### Given problem A:
Copy the passage on nuclear waste and pollution along the Lebanese coast word for word, in full.

### Excerpt provided:
After 15 years of civil war Lebanon and the whole eastern region of the Mediterranean is now confronted with an ecological disaster. For years nuclear waste has been dumped off the beautiful Lebanese coast. Hundreds of barrels filled with nuclear waste have been concealed along the shore.

Every day 19 year old Wael Ghawi swims in the sea, off Beirut. Wael is a member of the Najah Swimming Club and in training for the 1996 Arab Games, to be held in the Lebanese capitol. As part of his work out Wael must swim for at least 10 minutes through literally tons of garbage that floats on the surface of the Mediterranean, in full sight of this once beautiful city.

The immense garbage dump that has risen out of the sea directly in front of the former luxurious hotel district of Beirut is a disgrace but it also poises a serious threat. For among ten years worth of untreated garbage and city filth, there exists an unknown number of barrels containing nuclear waste from Italy, Turkey and Romania.

The dump is producing dangerous concentrations of methane and other poisonous gases and the problem is spreading, beyond the shores of Lebanon to as far afield as Greece, Syria, Turkey and northern Israel. There is no government control on industrial pollution in Lebanon and all over the country factories are belching their fumes into air which is already badly polluted from hundreds of garbage dump fires, scores of private generators running all day because mains electricity is rarely available and broken down European cars that have, over the years, increasingly found their way onto the Lebanese second hand car market.

Lebanon became a dump for used western cars that would not be allowed on European roads but are welcomed in Lebanon as both taxis and a means of private transportation. Nobody, it seems, has ever heard of lead-free fuel. The war years have taken their toll in all areas of life. To the visitor it is immediately apparent that little personal discipline exists.

(Source records)
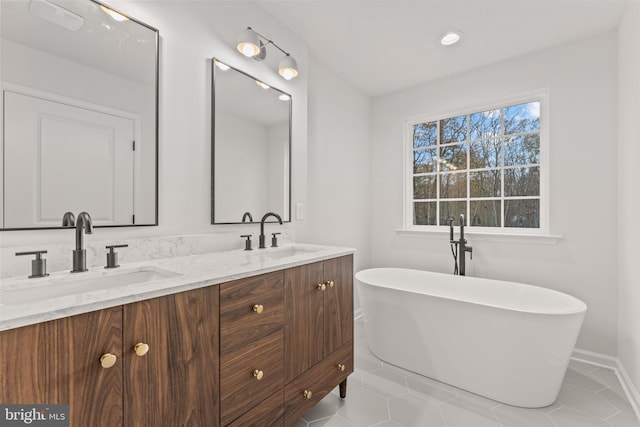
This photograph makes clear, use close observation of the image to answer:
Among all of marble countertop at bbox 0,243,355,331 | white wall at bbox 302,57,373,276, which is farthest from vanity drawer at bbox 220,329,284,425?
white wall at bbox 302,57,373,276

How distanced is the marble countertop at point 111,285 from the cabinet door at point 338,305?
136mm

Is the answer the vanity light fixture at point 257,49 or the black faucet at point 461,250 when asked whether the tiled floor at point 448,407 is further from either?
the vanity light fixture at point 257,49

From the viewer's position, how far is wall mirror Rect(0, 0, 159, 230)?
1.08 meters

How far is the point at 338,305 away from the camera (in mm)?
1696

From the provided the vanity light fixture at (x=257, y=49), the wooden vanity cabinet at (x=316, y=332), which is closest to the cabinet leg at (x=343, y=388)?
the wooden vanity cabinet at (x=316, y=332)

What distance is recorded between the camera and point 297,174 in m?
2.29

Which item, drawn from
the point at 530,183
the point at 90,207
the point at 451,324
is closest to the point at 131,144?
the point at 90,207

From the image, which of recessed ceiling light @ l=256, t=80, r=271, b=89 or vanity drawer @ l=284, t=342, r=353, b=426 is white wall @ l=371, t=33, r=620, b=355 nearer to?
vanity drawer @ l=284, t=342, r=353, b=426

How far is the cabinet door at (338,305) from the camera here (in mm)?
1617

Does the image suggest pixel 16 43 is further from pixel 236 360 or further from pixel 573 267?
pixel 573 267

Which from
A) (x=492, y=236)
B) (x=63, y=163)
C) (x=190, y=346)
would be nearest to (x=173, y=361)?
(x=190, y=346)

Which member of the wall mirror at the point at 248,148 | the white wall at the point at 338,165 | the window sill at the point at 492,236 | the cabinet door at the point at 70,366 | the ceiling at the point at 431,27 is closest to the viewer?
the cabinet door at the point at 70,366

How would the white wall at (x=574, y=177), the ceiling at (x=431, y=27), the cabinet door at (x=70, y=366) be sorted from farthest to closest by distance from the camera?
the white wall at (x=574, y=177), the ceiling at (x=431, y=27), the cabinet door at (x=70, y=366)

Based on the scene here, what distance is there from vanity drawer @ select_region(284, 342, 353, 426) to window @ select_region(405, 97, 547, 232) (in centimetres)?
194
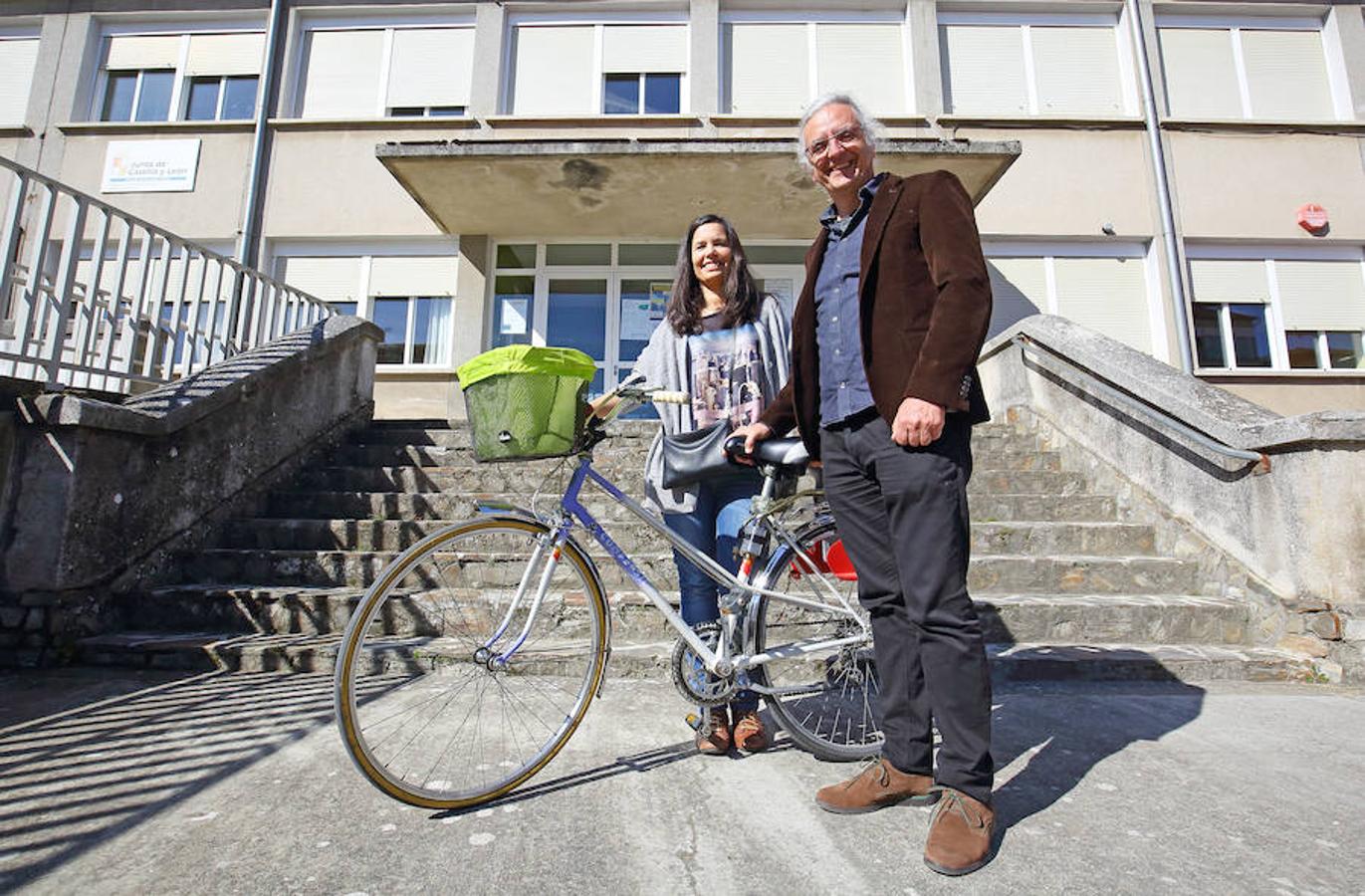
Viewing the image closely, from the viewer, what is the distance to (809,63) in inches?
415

--

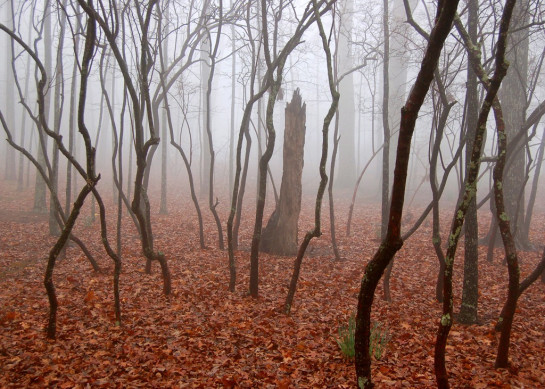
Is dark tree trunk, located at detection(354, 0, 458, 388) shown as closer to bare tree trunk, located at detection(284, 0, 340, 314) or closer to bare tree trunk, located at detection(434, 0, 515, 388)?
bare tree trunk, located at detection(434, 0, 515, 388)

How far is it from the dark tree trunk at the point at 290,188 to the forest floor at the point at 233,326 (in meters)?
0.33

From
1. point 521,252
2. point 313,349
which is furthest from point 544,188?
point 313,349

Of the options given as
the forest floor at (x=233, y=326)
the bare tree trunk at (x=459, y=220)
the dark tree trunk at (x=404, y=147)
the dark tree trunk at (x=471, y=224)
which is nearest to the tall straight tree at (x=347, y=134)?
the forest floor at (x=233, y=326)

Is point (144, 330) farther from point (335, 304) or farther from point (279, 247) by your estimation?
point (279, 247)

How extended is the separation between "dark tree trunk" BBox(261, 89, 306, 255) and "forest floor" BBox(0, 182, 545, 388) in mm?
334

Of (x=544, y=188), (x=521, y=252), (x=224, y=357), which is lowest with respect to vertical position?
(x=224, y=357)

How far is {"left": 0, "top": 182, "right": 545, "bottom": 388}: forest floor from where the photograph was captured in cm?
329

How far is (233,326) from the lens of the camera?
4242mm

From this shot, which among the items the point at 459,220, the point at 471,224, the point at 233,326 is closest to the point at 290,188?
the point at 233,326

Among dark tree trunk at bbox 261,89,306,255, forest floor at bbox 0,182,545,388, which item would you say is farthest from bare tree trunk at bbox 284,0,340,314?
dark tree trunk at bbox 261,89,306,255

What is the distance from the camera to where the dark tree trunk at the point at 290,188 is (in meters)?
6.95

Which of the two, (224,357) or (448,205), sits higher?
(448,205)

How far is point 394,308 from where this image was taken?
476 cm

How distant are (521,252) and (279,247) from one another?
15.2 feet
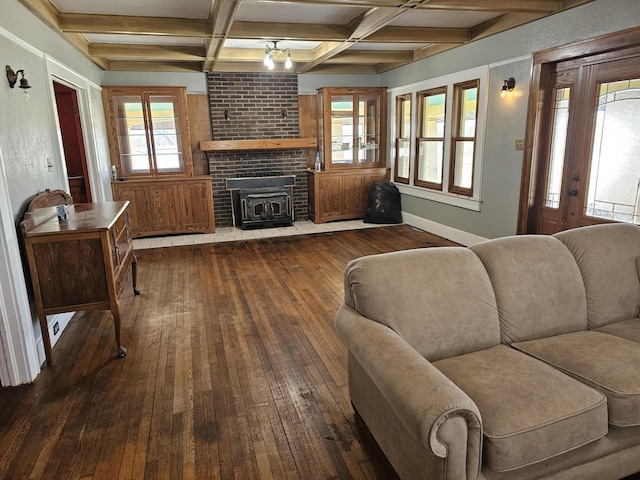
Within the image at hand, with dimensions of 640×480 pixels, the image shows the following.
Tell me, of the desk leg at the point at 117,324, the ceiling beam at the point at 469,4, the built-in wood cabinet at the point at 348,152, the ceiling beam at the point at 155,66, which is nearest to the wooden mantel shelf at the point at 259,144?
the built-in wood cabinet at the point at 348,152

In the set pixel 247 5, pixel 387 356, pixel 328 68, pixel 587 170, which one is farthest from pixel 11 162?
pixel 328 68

---

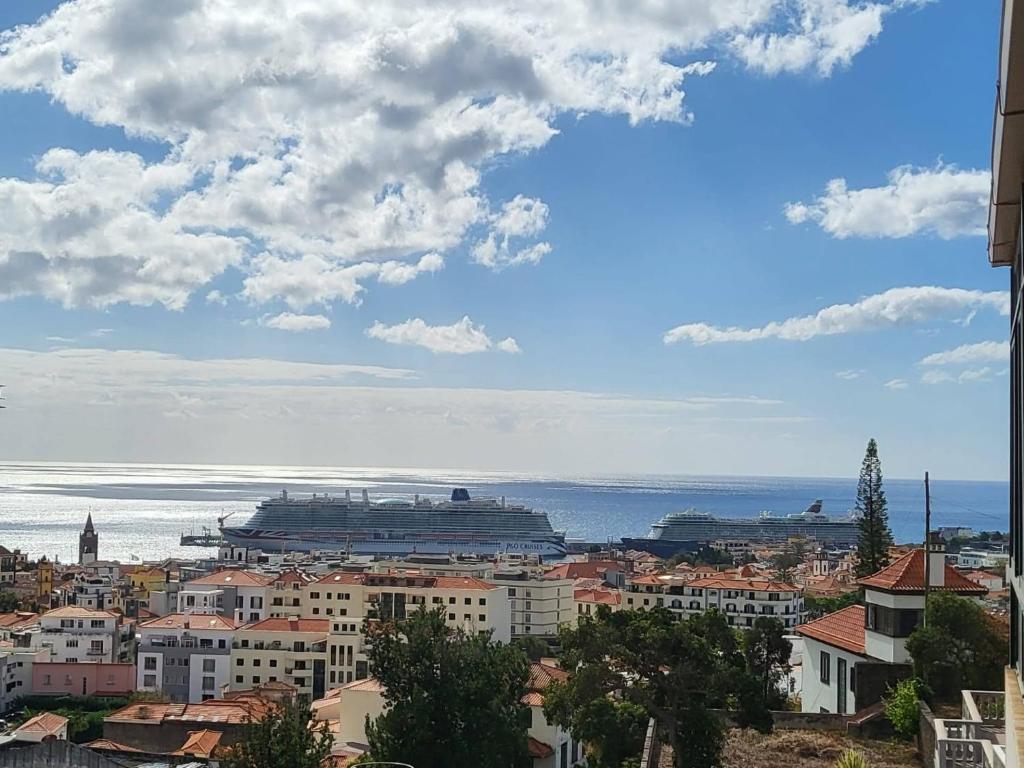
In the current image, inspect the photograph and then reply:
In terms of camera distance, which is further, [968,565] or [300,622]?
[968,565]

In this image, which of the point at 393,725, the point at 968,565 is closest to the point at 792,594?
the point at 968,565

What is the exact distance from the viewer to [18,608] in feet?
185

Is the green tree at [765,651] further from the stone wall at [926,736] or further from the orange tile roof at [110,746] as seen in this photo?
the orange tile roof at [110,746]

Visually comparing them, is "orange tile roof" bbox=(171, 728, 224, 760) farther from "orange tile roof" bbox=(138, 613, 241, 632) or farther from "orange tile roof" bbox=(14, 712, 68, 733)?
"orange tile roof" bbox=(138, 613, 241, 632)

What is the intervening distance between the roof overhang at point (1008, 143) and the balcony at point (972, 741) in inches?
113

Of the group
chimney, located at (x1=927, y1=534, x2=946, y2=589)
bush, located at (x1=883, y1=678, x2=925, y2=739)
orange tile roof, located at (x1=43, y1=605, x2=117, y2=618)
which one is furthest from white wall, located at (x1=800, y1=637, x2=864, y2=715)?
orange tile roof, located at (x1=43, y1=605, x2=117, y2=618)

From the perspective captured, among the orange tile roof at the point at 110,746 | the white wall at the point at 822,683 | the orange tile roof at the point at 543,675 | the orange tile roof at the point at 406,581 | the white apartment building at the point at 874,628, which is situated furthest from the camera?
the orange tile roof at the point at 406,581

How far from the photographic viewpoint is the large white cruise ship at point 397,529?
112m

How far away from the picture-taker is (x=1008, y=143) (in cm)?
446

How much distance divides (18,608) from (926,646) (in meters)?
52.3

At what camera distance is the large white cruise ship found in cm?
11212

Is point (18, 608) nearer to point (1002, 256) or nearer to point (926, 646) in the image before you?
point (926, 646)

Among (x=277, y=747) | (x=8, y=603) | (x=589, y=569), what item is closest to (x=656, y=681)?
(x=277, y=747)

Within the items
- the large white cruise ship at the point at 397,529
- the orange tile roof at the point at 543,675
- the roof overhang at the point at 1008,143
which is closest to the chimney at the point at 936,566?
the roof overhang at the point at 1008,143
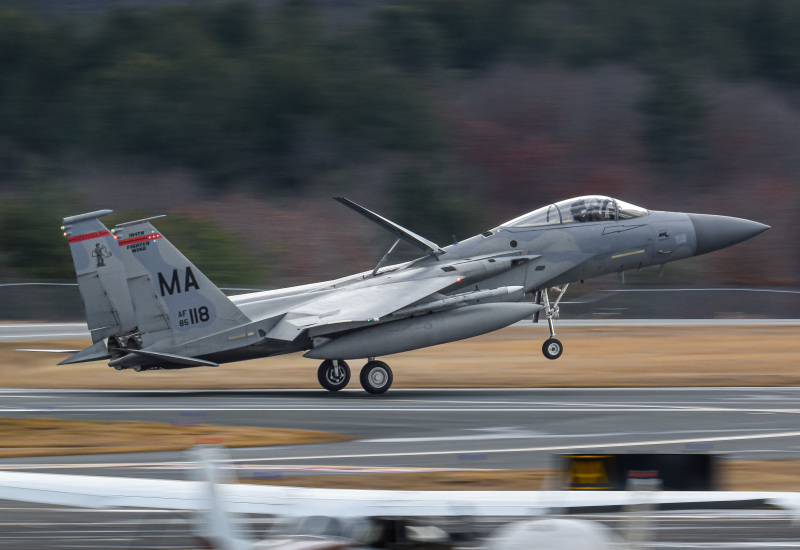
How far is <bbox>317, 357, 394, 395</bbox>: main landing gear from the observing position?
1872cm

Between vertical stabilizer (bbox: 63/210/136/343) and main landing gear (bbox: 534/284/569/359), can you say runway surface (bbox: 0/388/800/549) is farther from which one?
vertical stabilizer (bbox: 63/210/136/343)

### Given problem B:
Identify each line in the entries above that contains the word "answer", and copy those lines.

### Exercise response A:
After 15 years of civil war Lebanon and the whole eastern region of the Mediterranean is now confronted with an ecological disaster. For years nuclear waste has been dumped off the beautiful Lebanese coast. Hundreds of barrels filled with nuclear waste have been concealed along the shore.

Every day 19 year old Wael Ghawi swims in the sea, off Beirut. Wael is a member of the Najah Swimming Club and in training for the 1996 Arab Games, to be held in the Lebanese capitol. As part of his work out Wael must swim for at least 10 minutes through literally tons of garbage that floats on the surface of the Mediterranean, in full sight of this once beautiful city.

The immense garbage dump that has risen out of the sea directly in front of the former luxurious hotel district of Beirut is a disgrace but it also poises a serious threat. For among ten years worth of untreated garbage and city filth, there exists an unknown number of barrels containing nuclear waste from Italy, Turkey and Romania.

The dump is producing dangerous concentrations of methane and other poisonous gases and the problem is spreading, beyond the shores of Lebanon to as far afield as Greece, Syria, Turkey and northern Israel. There is no government control on industrial pollution in Lebanon and all over the country factories are belching their fumes into air which is already badly polluted from hundreds of garbage dump fires, scores of private generators running all day because mains electricity is rarely available and broken down European cars that have, over the years, increasingly found their way onto the Lebanese second hand car market.

Lebanon became a dump for used western cars that would not be allowed on European roads but are welcomed in Lebanon as both taxis and a means of private transportation. Nobody, it seems, has ever heard of lead-free fuel. The war years have taken their toll in all areas of life. To the visitor it is immediately apparent that little personal discipline exists.

### Exercise response B:
This photograph makes clear, use close observation of the image to answer:
Is the answer the vanity light fixture at point 257,49 or the black faucet at point 461,250 when asked whether the tiled floor at point 448,407 is further from either?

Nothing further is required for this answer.